- [PAGE TEXT]
++++++++++++++++++++
Data- even when encrypted – usually has to be first decrypted before any analysis can be carried out. Hashed data e.g. is not considered to be private. Think of personally identifiable data such as an email address. If the email address is hashed and other data is then linked to the hash, all can be deanonymized: All you need to do is calculate the hashes over many email addresses and look for a match. Thus using hashes, anchor hashes, etc. does not do the job of making a process privacy compliant e.g. under the GDPR.

Most privacy intrusions don’t take place in the form of data leaks or security breaches. Informational self-determination is at the basic level undermined by the data analytic practices of many companies and government institutions. The fact that millions of users delete their Facebook apps from their phones shows that privacy preservation at the level of business-models is a very sensible topic worth considerations beyond mere compliance to legal regulations.

On the blockchain, where all data remains visible, in the open, it is particularily important to keep the data itself private.

Recently, a general concept of privacy-preserving computation has been summarized under the term differencial privacy. Its requirements go far beyond what most data-handling companies until recently considered private. 

Homomorphic encryption (HE) presents a new paradigm for data storage, queries, analytics, and computation. HE basically adds just so much random noise to the data that its factual values remain clouded. The procedure has not only the advantage of making analytics on encrypted data possible, hence offering truly differencial privacy. Other than the common cryptography with prime numbers, the mathematics behind HE is also resistant to crypto-attacks with quantum computing.
++++++++++++++++++++
- [DATA PROVIDED]
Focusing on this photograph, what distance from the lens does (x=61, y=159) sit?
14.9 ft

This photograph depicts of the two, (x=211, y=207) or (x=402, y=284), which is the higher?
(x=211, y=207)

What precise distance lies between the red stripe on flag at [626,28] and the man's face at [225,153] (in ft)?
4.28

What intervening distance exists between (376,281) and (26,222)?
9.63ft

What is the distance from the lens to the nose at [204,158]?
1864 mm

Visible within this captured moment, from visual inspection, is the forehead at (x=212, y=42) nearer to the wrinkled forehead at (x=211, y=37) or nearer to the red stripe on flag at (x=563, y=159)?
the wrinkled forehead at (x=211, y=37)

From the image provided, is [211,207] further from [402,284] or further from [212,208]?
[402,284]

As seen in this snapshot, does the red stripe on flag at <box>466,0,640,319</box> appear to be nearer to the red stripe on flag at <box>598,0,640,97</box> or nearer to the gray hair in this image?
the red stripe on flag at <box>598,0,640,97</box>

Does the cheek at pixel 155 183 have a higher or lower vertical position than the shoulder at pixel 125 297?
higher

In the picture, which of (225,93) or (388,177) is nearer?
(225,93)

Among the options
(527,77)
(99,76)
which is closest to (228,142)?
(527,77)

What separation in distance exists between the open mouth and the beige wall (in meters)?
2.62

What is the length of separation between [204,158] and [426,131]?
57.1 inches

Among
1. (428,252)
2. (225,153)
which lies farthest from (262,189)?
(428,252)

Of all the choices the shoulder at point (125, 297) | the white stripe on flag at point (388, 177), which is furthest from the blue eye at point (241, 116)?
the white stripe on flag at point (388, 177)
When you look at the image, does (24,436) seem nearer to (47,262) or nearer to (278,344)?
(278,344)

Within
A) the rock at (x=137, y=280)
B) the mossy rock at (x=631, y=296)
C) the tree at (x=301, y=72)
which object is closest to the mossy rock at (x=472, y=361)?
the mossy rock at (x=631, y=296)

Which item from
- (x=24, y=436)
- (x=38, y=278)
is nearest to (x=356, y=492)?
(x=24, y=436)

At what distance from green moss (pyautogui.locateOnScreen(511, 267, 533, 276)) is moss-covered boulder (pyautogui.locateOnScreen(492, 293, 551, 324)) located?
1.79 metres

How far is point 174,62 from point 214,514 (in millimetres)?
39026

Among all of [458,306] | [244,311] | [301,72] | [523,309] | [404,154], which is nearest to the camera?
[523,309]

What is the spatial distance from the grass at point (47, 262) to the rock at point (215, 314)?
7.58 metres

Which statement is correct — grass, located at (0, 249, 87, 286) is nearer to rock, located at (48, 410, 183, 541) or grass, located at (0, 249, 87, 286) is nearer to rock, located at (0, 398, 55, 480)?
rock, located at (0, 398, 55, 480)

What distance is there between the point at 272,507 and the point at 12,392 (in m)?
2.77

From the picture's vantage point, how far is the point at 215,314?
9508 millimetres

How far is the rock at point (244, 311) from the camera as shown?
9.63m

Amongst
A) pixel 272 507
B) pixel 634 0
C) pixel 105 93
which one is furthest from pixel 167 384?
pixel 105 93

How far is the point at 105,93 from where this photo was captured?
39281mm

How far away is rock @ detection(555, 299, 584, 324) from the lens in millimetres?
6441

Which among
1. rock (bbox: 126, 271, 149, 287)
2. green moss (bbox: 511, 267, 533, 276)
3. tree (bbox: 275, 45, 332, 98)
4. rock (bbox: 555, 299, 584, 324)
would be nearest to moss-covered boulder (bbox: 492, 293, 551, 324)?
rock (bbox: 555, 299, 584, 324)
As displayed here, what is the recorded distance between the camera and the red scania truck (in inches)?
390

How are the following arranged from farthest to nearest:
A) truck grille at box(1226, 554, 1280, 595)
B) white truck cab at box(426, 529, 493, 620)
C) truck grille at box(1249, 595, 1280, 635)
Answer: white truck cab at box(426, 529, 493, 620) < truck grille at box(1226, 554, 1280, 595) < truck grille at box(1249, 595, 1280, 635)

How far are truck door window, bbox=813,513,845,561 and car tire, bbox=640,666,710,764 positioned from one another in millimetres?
++++++++++++++++++++
- [ABOUT THIS EXERCISE] Reproduce the full passage on data privacy and homomorphic encryption word for word, from its first sentence to its last.

- [SOLUTION TO THE EXERCISE]
Data- even when encrypted – usually has to be first decrypted before any analysis can be carried out. Hashed data e.g. is not considered to be private. Think of personally identifiable data such as an email address. If the email address is hashed and other data is then linked to the hash, all can be deanonymized: All you need to do is calculate the hashes over many email addresses and look for a match. Thus using hashes, anchor hashes, etc. does not do the job of making a process privacy compliant e.g. under the GDPR.

Most privacy intrusions don’t take place in the form of data leaks or security breaches. Informational self-determination is at the basic level undermined by the data analytic practices of many companies and government institutions. The fact that millions of users delete their Facebook apps from their phones shows that privacy preservation at the level of business-models is a very sensible topic worth considerations beyond mere compliance to legal regulations.

On the blockchain, where all data remains visible, in the open, it is particularily important to keep the data itself private.

Recently, a general concept of privacy-preserving computation has been summarized under the term differencial privacy. Its requirements go far beyond what most data-handling companies until recently considered private. 

Homomorphic encryption (HE) presents a new paradigm for data storage, queries, analytics, and computation. HE basically adds just so much random noise to the data that its factual values remain clouded. The procedure has not only the advantage of making analytics on encrypted data possible, hence offering truly differencial privacy. Other than the common cryptography with prime numbers, the mathematics behind HE is also resistant to crypto-attacks with quantum computing.